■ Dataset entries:
^^^^^^^^

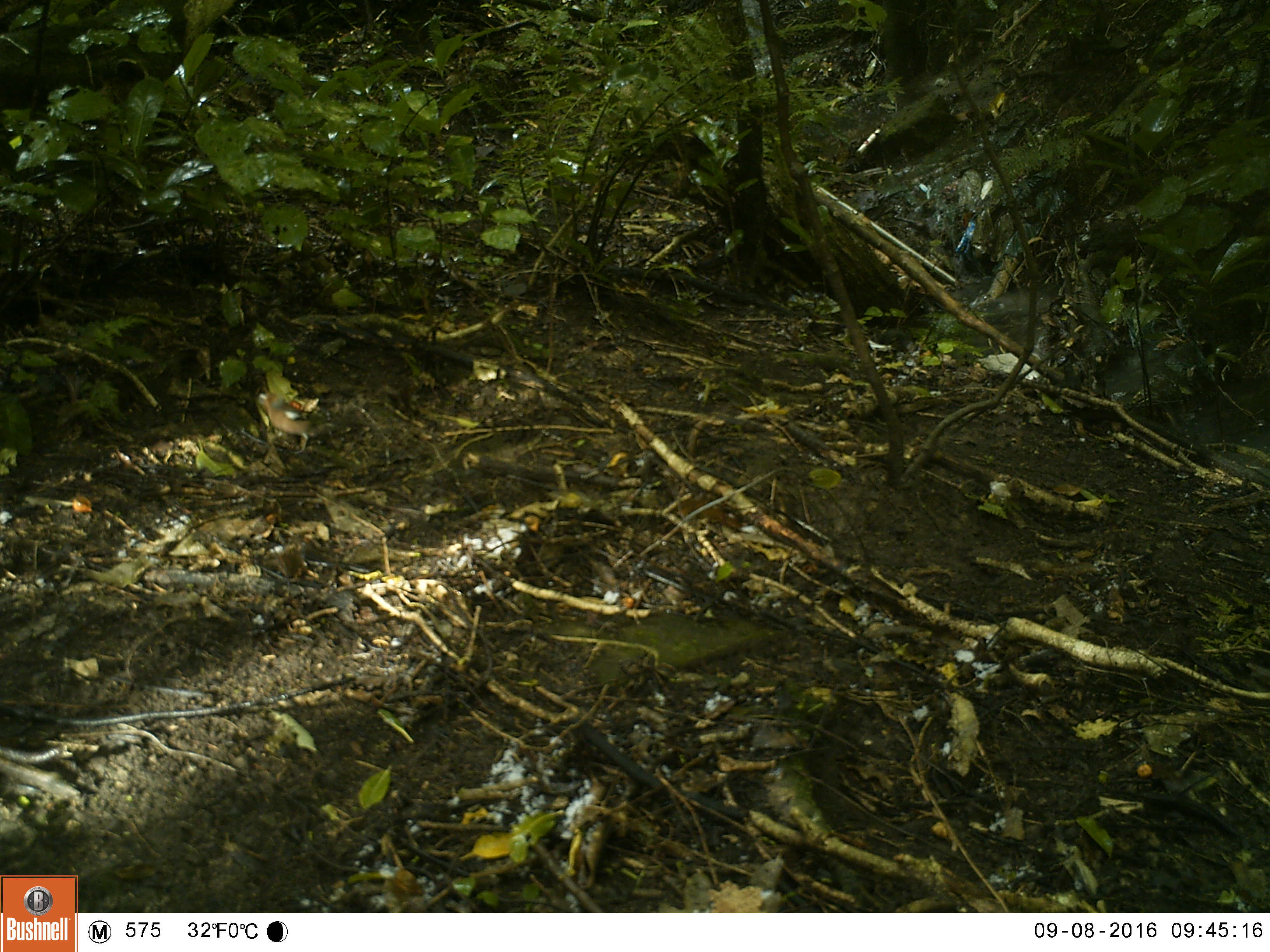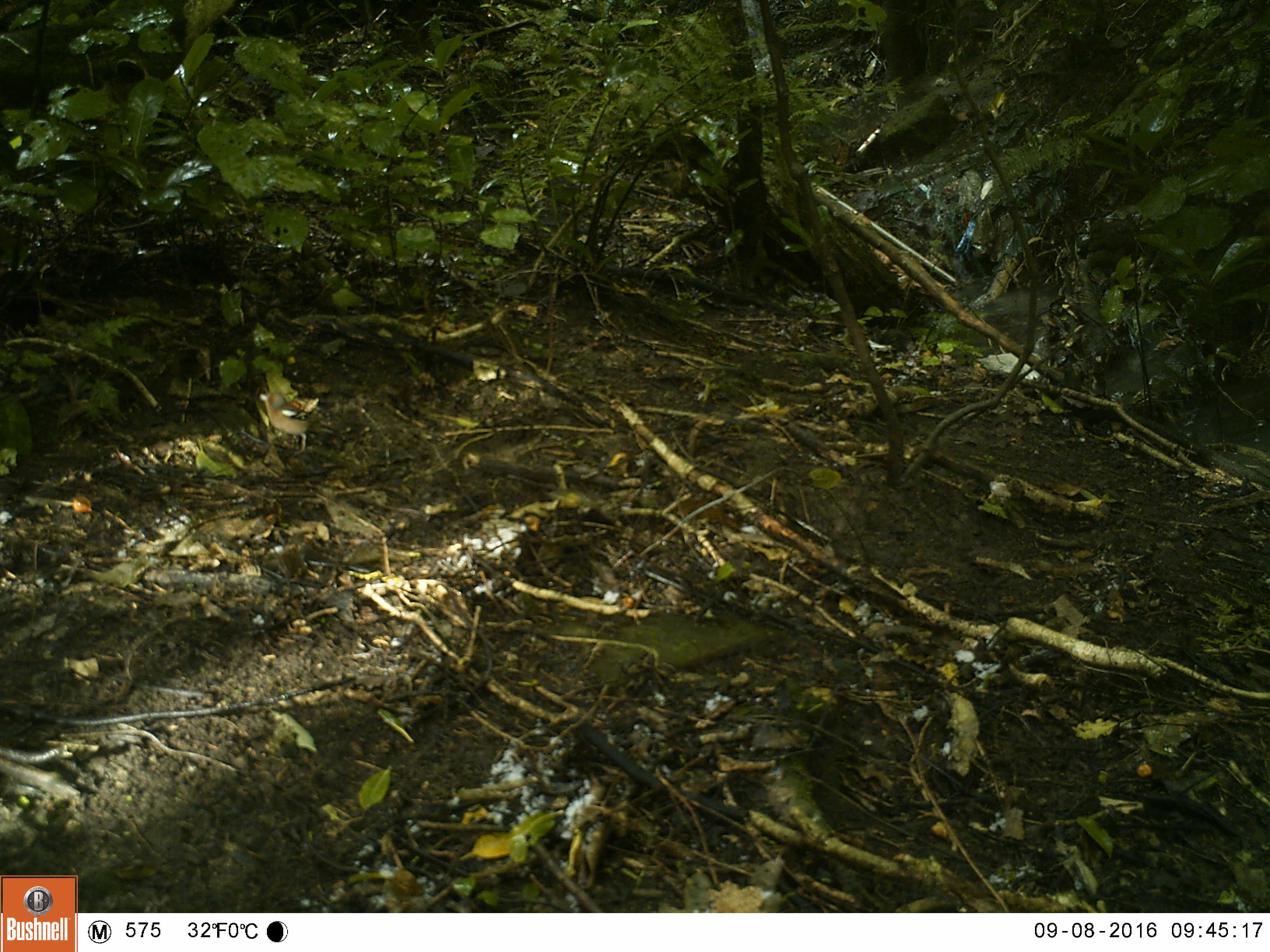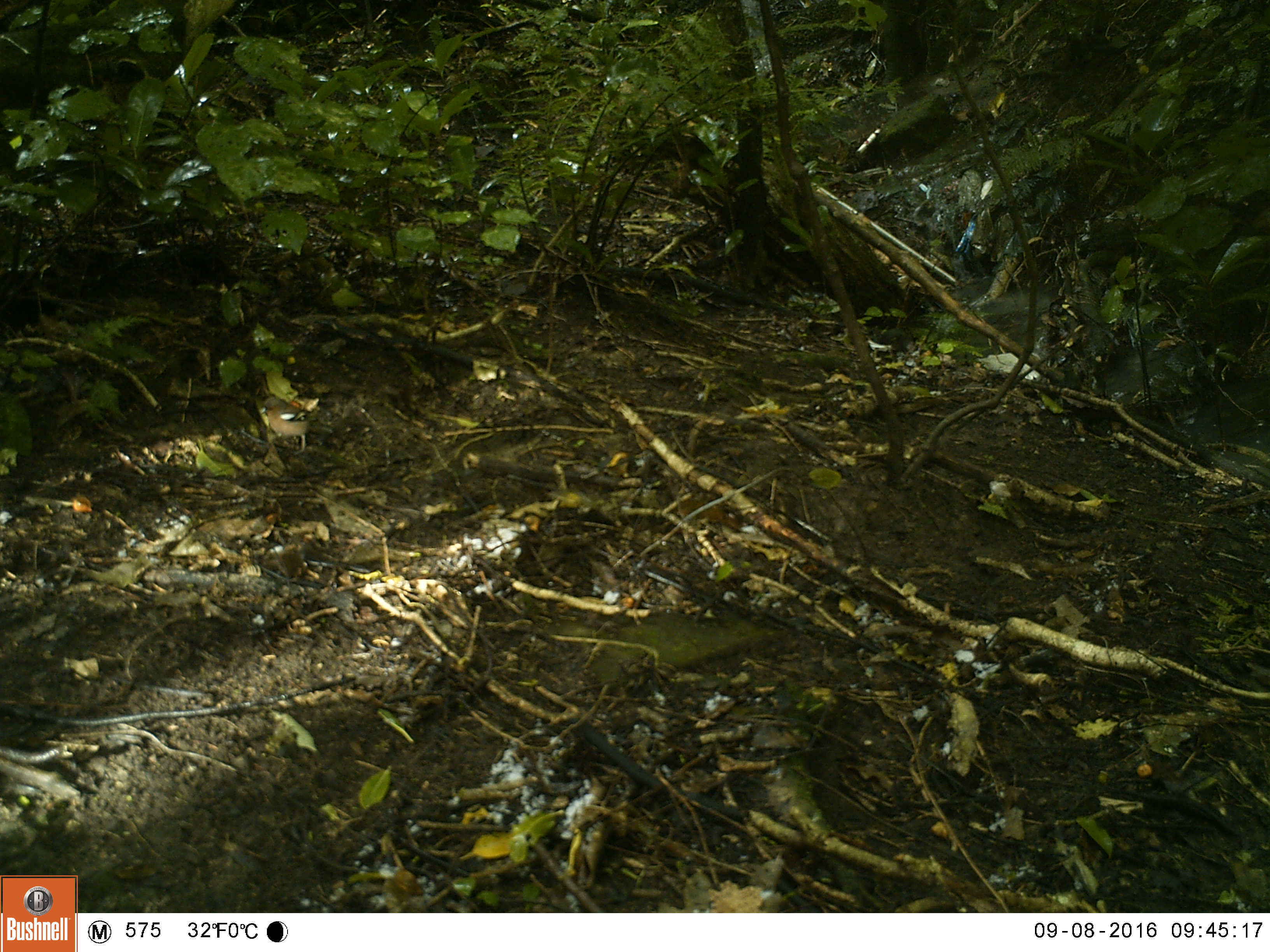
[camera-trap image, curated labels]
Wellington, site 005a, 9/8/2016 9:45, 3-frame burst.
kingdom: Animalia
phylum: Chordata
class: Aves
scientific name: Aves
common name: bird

^^^^^^^^

Word for word, repeat each line of the records, and leave every image out.

■ Answer box:
[camera-trap image, curated labels]
Wellington, site 005a, 9/8/2016 9:45, 3-frame burst.
kingdom: Animalia
phylum: Chordata
class: Aves
scientific name: Aves
common name: bird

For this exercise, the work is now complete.